Clara Barton (1821-1912)

Born in North Oxford Massachusetts on Christmas Day 1821 Clara Barton arrived into a large family of teachers and educators. The youngest of five children Clara learned early the importance of education, caring and self reliance. She was 10 years younger then her youngest sibling, 3 out of 4 of her brother and sisters were teachers. When her brother David was injured from a fall from the barn roof, it was Clara that nursed him at age 13 and brought him back to health. Skills she would employ later in life.

At the age of 18 in 1839 she began teaching at District School Number 9 in rural Massachusetts. By 1850 she was attending the “Liberal Institute” in Clinton New York pursuing her career as an educator. It was here that she made several new friends from all over including Mary Norton of Hightstown New Jersey.

A visit to Mary Norton in New Jersey changed the history of public education in New Jersey. A social visit to Bordentown made an impression on Clara; looking around the streets she saw “idle boys. But the boys! I found them on all sides of me. Every street corner had little knots of them, idle, listless, as if to say what shall one do when they have nothing to do?”
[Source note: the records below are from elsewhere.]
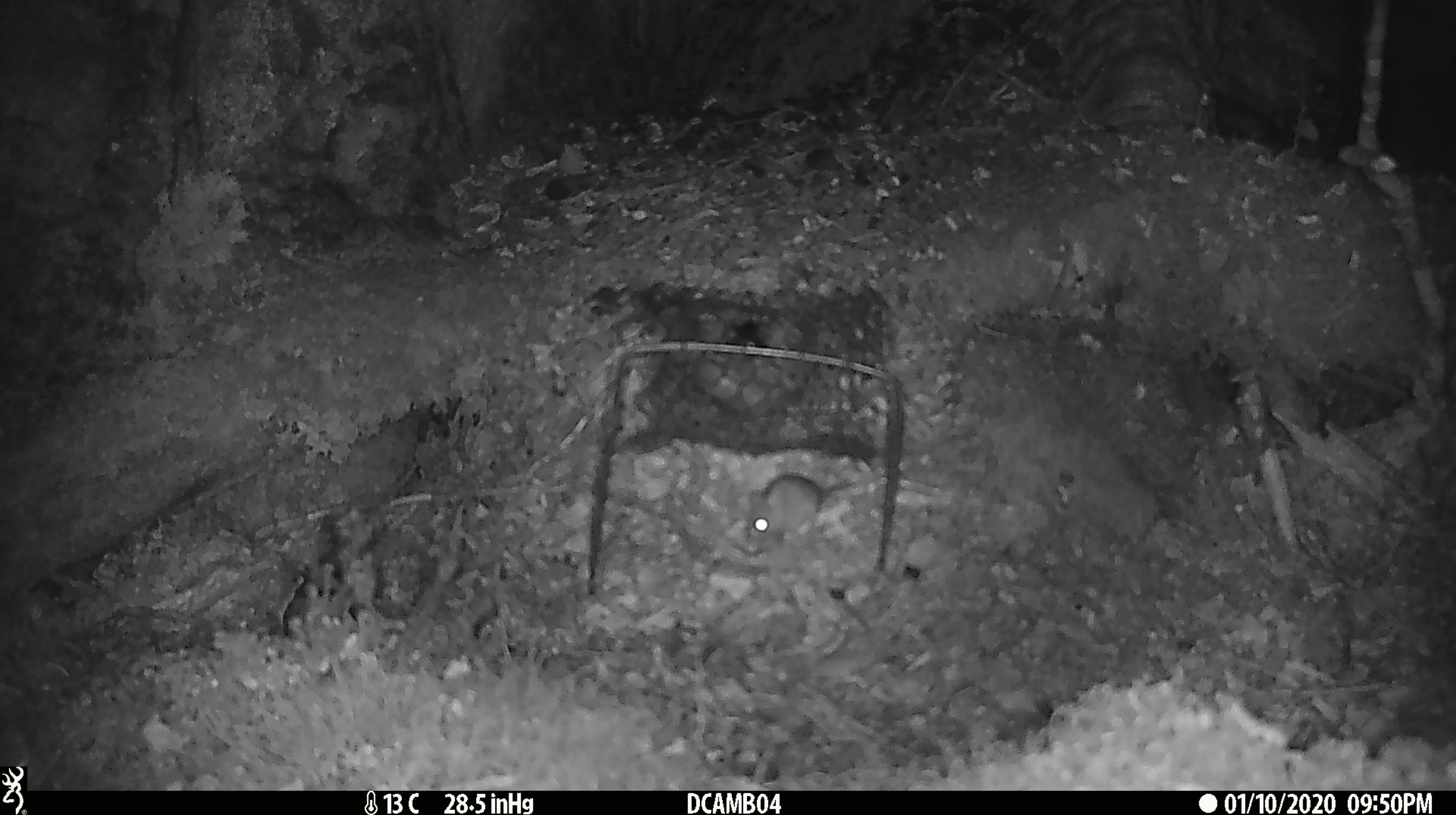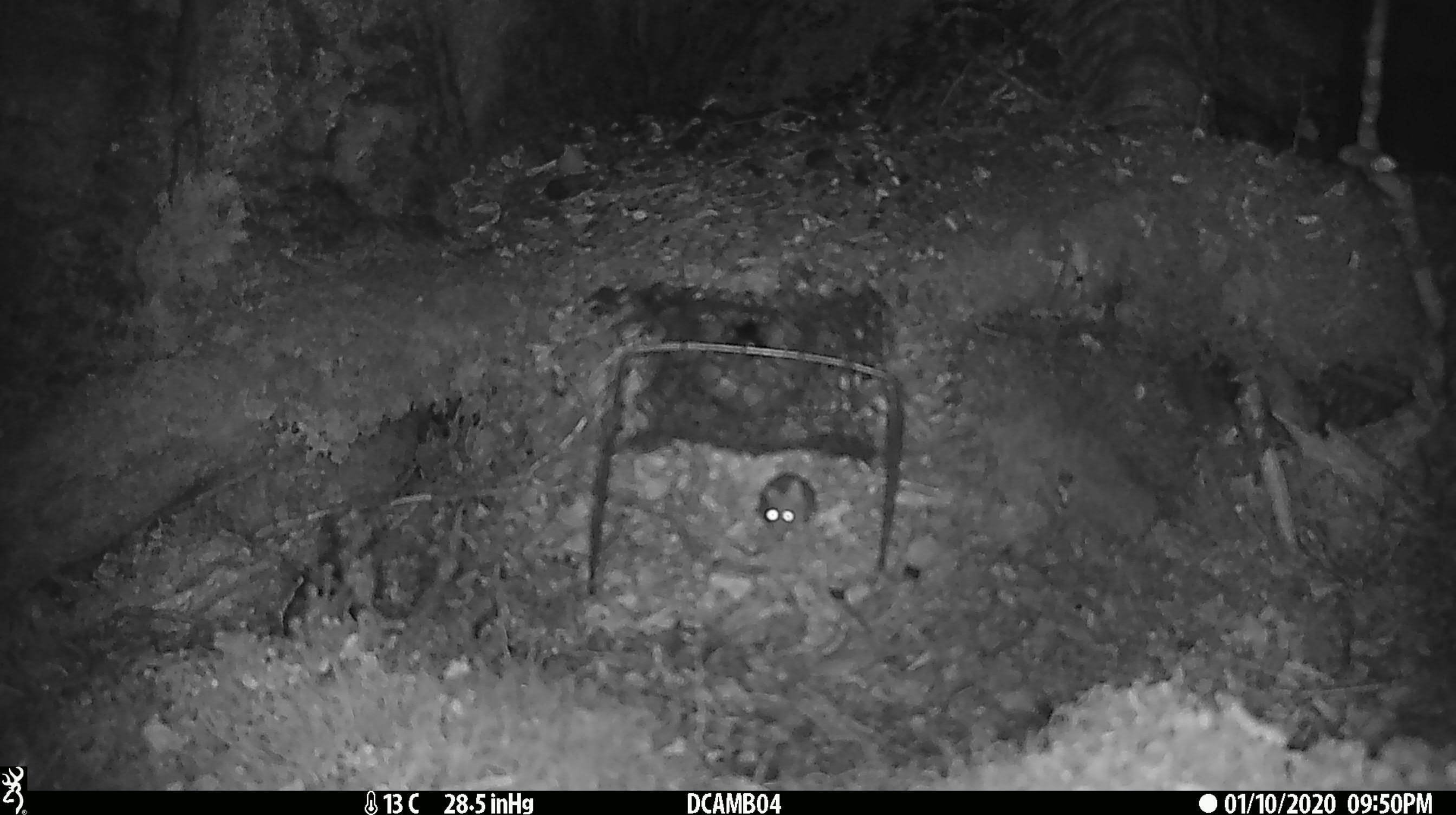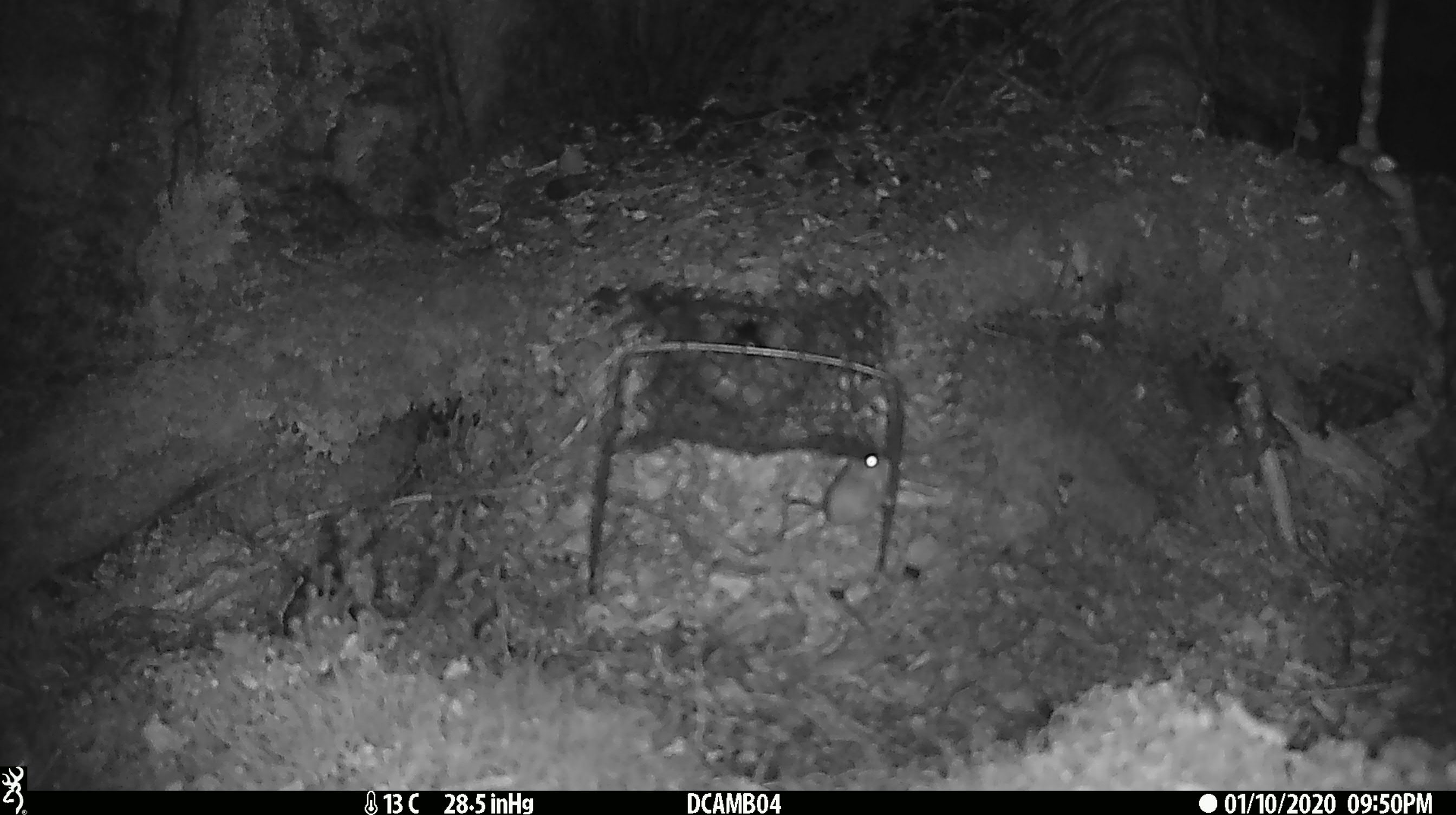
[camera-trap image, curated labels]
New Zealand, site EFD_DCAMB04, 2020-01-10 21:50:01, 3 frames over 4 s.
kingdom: Animalia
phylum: Chordata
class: Mammalia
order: Rodentia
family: Muridae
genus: Mus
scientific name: Mus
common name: mouse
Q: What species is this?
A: Mouse (Mus).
Clara immediately sought out the chairman of the school committee and asked for an interview. Laws existed in New Jersey for free public education but were never implemented. There were plenty of private schools and pauper schools but neither alternative offered an opportunity for most of the children of the community.
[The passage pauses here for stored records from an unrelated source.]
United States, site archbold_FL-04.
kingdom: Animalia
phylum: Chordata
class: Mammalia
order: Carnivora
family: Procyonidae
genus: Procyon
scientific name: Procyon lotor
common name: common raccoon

Clara was given a ramshackle one room school house, on the first day six children showed up for school. They spent the first few days cleaning up the school house and getting it ready for children. She started the program in 1852 with six children and very little else, by 1853 there were over 600 children in the program, receiving lessons from teachers housed in locations all over the city. A bout of laryngitis kept her from her classroom for several months, in the interim the school committee appointed a man as principal of the new program Clara created.

Dissatisfied with this outcome, upon her recovery Clara decided to move on and took a position at the US Patent office in Washington DC. Bordentown’s loss was the country’s gain. Shortly after Clara’s move to the nation’s capital, the Civil War erupted and Clara had a new mission. Clara set up a system of procurement getting food and comfort to both sides of the conflict. Later she created a network of information reuniting loved ones and helping families find their missing loved ones.

Afterwards, she formed the American Red Cross a concept modeled after the Geneva Treaty of 1864 which she studied on a trip to Switzerland in 1869. Never married, Clara Barton was wedded to her convictions. She died in 1912 at age 90 in her Glen Echo home. She is buried less than a mile from her birthplace in a family plot in Oxford, Mass.